Tesla Cybertruck Engineer Politely Asks People to Stop Shooting His Pride and Joy

There aren’t many new ways left to hurt it as some folks have taken boots, sledgehammers, and even .50 cal bullets to the truck.

byCaleb Jacobs|
Tesla News photo
JerryRigEverything via YouTube / X


Elon Musk set the precedent when he threw a metal ball at the Tesla Cybertruck's window all those years ago. Now that the ostentatious electric pickup is in production, people won't stop testing its durability with, um... guns. And sledgehammers. And high water crossings. It's been entertaining, of course, but Cybertruck lead engineer Wes Morrill is kindly asking folks to cool it with the ballistics and such.

Morrill tweeted about the tests, seemingly half-joking:

He's not wrong. It says more about the customer base than anything when people fork over nearly six figures (or well above $100,000) for a truck only to assault the product they purchased. Sure, they may get some of that money back if their clip gets millions of views, but YouTube doesn't pay that well. Right?
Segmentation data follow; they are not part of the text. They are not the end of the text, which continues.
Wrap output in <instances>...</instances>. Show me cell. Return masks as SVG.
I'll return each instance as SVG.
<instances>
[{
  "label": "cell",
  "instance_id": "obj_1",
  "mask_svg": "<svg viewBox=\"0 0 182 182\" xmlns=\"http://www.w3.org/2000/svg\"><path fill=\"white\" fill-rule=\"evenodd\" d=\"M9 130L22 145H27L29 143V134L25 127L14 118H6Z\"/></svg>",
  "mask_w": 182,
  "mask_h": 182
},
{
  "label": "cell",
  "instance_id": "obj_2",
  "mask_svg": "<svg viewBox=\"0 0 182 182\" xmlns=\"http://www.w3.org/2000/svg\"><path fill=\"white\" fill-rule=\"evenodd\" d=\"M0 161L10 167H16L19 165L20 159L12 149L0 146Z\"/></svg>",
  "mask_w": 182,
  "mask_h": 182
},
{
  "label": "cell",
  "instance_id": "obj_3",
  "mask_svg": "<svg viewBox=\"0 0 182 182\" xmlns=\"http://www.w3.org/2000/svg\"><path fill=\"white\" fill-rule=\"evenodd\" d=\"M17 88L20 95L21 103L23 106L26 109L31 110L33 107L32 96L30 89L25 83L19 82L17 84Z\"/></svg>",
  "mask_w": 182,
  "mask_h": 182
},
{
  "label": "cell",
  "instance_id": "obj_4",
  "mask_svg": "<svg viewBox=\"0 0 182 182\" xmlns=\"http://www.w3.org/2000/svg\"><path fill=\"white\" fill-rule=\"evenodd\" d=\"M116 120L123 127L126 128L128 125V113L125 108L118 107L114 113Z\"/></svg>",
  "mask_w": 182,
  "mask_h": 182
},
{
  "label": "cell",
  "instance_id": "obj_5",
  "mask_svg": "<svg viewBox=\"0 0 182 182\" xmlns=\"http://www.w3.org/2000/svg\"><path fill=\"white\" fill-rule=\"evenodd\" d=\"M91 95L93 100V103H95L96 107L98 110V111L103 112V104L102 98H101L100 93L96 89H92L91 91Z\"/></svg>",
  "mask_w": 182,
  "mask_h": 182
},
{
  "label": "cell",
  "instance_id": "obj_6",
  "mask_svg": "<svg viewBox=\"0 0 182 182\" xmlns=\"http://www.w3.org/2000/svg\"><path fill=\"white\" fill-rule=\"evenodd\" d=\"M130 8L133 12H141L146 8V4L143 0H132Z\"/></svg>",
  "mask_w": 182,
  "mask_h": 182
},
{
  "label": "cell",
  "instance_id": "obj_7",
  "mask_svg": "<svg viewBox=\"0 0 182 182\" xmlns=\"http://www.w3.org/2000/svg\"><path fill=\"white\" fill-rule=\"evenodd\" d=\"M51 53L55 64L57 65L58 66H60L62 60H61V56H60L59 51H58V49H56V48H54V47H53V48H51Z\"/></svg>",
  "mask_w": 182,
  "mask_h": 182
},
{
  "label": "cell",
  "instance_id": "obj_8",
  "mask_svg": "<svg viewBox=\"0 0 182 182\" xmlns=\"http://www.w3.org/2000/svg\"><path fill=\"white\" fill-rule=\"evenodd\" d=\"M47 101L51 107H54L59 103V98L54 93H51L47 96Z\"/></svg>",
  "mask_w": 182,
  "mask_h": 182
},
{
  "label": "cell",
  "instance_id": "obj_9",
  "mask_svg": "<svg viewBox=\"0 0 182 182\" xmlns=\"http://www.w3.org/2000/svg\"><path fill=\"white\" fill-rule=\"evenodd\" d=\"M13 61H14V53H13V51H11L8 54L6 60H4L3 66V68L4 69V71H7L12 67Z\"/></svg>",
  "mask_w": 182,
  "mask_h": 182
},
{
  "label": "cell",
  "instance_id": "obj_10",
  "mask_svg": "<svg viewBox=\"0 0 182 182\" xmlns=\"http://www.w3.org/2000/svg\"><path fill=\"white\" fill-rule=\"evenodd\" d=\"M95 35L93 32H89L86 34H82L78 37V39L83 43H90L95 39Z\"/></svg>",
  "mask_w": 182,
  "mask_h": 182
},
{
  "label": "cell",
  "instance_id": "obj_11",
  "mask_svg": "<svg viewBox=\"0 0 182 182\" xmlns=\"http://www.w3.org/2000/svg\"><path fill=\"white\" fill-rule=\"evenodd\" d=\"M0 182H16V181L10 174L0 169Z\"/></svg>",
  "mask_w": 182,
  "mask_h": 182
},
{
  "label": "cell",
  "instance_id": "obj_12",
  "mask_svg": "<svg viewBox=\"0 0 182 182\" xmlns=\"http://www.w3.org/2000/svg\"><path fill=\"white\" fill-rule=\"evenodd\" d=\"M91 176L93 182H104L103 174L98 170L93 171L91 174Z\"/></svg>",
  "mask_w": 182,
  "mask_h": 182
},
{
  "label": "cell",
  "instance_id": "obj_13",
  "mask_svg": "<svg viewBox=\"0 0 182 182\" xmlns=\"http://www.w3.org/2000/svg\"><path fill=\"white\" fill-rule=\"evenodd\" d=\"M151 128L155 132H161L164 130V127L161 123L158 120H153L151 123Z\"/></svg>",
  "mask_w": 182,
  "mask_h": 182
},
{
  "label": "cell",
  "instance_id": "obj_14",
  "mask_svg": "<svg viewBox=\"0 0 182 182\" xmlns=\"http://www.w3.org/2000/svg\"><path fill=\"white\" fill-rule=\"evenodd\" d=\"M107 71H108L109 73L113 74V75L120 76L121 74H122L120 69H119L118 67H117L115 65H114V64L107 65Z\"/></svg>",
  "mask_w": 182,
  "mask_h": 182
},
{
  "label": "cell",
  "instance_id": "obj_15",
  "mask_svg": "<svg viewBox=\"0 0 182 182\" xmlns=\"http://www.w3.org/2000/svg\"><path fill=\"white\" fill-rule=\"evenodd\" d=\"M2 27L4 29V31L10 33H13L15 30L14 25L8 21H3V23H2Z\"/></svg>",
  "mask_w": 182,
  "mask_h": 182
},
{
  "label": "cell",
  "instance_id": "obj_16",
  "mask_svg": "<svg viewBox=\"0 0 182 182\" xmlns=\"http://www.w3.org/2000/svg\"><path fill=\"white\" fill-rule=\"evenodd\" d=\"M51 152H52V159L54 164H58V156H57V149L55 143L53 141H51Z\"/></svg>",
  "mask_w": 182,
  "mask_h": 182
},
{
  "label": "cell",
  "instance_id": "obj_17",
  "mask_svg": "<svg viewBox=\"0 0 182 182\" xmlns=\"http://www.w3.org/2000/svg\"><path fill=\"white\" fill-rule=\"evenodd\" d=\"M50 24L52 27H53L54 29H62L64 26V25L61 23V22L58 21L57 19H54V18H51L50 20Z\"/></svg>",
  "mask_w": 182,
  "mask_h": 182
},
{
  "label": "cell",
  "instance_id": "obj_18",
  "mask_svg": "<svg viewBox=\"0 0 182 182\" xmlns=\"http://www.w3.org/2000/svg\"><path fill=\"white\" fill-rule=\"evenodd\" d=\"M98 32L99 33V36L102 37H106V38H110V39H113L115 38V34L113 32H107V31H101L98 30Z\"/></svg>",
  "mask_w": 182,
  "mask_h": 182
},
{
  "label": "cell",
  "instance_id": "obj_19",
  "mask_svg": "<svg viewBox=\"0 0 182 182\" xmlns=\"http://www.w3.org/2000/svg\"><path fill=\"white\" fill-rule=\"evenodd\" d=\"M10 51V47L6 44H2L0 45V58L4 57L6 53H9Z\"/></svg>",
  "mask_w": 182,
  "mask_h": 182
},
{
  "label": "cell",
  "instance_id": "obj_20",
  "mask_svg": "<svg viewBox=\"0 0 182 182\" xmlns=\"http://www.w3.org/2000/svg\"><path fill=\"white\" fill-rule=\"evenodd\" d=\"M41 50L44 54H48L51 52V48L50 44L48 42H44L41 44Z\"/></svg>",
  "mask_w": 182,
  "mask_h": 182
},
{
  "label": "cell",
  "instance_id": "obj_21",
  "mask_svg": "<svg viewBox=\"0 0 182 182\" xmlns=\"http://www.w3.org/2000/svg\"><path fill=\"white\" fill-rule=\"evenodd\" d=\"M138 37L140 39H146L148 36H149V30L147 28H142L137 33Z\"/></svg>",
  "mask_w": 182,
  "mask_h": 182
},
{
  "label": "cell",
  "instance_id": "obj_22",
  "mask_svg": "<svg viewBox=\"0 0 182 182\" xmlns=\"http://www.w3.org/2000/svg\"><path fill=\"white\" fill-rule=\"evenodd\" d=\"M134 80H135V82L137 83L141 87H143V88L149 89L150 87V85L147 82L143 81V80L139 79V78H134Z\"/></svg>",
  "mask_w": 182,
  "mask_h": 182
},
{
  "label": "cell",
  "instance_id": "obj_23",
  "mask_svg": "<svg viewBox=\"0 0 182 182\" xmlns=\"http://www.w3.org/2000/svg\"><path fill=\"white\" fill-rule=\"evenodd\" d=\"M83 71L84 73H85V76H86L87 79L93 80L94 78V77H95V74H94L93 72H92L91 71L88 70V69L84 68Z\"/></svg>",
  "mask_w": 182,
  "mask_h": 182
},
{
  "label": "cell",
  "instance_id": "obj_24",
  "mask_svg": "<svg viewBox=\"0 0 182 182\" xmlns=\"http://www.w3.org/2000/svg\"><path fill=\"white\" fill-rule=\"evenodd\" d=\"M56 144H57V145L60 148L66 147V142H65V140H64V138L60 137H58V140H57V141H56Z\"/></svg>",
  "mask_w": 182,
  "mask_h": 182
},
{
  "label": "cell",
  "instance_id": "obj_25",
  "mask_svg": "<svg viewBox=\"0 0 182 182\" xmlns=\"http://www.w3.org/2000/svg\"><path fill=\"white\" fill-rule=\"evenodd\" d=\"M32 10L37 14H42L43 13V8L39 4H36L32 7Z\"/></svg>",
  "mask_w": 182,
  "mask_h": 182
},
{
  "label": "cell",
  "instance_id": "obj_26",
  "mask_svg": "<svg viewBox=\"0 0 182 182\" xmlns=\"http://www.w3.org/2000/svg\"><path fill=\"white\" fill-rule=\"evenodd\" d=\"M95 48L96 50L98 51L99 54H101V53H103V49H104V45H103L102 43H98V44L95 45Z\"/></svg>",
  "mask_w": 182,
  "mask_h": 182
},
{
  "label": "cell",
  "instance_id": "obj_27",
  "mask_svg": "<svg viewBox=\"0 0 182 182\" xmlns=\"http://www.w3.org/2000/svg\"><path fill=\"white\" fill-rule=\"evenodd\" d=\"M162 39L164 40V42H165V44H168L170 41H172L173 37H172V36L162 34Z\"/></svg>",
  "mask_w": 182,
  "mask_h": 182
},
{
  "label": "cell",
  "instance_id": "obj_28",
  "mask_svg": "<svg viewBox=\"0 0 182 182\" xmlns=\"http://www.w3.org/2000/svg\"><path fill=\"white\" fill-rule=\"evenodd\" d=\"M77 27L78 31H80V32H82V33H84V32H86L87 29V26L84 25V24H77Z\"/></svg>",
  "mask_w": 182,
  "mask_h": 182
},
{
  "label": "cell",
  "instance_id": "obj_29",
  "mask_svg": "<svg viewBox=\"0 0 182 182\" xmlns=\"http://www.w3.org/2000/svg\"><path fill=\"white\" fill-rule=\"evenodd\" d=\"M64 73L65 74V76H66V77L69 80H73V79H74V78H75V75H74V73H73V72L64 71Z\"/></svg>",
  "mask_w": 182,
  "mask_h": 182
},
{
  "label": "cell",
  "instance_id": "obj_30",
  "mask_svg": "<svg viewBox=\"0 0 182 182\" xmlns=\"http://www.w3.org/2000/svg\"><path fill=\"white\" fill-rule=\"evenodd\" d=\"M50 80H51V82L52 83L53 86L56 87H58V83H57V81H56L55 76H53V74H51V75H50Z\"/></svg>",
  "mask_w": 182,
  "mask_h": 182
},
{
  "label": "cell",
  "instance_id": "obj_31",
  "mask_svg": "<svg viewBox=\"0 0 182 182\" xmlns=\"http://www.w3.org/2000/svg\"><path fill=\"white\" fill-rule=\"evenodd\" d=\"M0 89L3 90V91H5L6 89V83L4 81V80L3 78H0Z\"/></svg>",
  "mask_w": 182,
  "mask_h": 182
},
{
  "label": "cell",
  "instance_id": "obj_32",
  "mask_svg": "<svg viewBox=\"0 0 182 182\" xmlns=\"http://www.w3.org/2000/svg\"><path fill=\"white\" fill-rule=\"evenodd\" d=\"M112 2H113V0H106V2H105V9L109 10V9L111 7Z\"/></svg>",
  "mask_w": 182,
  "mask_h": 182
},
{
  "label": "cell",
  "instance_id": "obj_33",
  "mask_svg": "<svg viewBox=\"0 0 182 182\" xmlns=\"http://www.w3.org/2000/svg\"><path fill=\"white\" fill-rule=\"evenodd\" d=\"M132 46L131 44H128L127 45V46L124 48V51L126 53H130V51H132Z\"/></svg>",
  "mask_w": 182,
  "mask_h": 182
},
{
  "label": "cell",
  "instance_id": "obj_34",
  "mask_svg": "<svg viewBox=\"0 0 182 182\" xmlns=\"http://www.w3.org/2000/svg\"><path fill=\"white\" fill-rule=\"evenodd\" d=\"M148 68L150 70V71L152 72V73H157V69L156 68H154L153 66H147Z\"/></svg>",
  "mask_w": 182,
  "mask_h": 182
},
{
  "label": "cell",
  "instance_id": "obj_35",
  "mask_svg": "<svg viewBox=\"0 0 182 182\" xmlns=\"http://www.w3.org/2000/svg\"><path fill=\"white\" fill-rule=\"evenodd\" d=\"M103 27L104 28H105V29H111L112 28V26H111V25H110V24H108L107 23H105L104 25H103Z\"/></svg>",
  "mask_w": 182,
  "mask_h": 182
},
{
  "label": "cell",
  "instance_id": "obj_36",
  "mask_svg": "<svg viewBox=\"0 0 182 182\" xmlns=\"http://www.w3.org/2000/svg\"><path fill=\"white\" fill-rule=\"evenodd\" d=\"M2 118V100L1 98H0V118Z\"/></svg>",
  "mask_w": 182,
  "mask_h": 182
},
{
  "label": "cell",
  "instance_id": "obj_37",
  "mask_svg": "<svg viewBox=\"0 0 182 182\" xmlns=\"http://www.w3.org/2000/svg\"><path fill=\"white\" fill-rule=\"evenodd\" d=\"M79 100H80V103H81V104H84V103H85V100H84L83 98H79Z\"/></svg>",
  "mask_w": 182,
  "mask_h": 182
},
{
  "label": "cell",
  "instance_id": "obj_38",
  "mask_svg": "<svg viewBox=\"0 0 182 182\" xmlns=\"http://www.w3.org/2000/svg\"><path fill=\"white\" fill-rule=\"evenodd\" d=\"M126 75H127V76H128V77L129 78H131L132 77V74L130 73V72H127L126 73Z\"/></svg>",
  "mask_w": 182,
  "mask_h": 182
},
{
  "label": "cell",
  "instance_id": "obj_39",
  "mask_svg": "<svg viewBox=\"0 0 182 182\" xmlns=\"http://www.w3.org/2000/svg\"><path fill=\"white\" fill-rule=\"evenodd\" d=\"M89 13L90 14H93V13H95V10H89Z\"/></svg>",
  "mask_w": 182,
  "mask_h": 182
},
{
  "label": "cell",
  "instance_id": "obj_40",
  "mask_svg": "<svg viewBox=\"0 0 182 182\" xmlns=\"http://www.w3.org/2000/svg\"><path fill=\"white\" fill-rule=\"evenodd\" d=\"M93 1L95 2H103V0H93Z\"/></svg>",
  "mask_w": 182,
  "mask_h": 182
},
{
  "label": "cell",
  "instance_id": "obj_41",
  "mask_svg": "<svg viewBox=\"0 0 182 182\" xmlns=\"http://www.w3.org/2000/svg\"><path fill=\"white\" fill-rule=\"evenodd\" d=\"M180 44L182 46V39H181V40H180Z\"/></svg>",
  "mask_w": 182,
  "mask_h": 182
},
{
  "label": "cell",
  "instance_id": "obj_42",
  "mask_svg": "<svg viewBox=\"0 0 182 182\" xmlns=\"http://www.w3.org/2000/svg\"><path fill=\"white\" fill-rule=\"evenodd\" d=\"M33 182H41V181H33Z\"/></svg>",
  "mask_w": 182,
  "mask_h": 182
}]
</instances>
Some of the tests were independent, where the people involved had no financial skin in the game. Jason Cammisa with Hagerty, for example, doesn't own the Cybertruck that his coworker Randy Pobst thwacked with a hammer. Then there's the goofy Carwow video that tries denting the pickup, but not so hard, by ramming into it with a shopping cart.

Really, the Cybertruck's greatest challenge is yet to come. That's because the world's most destructive YouTuber WhistlinDiesel is about to get his hands on one. He's known for pulling stupid stunts that destroy perfectly good classic trucks and even $100,000 SEMA builds, so the guy surely won't mind tearing the Tesla to smithereens. Morrill acknowledged the influencer's upcoming test in his tweet replies (if we're still calling them that) so he knows his pride and joy is due for even more abuse soon.

Ultimately, people can do what they want with what belongs to them. I'm siding with the engineer on this one and saying that, by now, we have a pretty good idea of how tough the truck is. If you own one, don't shoot at it with a .50 cal—that's already been done before, and bulletproofing is a much more complex topic than most folks know.